Bu duruma göz devirmek istesem de gözlerim kapalı olduğu için kalkışmadım bile. Bir süre oluşan sessizlik ve flaş sesinden sonra sesler duymaya başladım.

“Şunlara bak dışarıda kıyamet kopuyor bunlar sarılmış uyuyorlar” diyen tabi kankam Işık ‘ın sesiydi.

“Bunlar evlenir evlenmez bize ikinci bir çocuk yaparlar bakın görün. AHH AHHH güzeller güzeli prensesim daha baba sevgisi görmeden kardeş kazığı yiyecek “diyen de Nilay ile sinirlenmiştim ben kızımı asla geri planda tutmazdım, evlat eşit sevilirdi bizim lügatımızda.
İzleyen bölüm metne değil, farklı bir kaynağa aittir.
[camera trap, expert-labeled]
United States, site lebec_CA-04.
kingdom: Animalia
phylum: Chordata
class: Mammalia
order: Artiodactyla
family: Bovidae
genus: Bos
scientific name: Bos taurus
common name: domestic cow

Ben bunu düşünürken hayatımın anlamı konuşmuştu.

“Konuşmaya devam mı edeceksiniz yoksa sizi dışarı çıkarıp pataklayım mı? “diye söyledi aynı zamanda bana biraz daha sarılmıştı.

“Kalk kız sarılmışsın elin adamına ahtapot gibi kalk . Kime diyorum kalksana “diye söylenen Işık ile Işıl’ ın kolları gevşedi ve yatakta hareketlilik oluşmuştu.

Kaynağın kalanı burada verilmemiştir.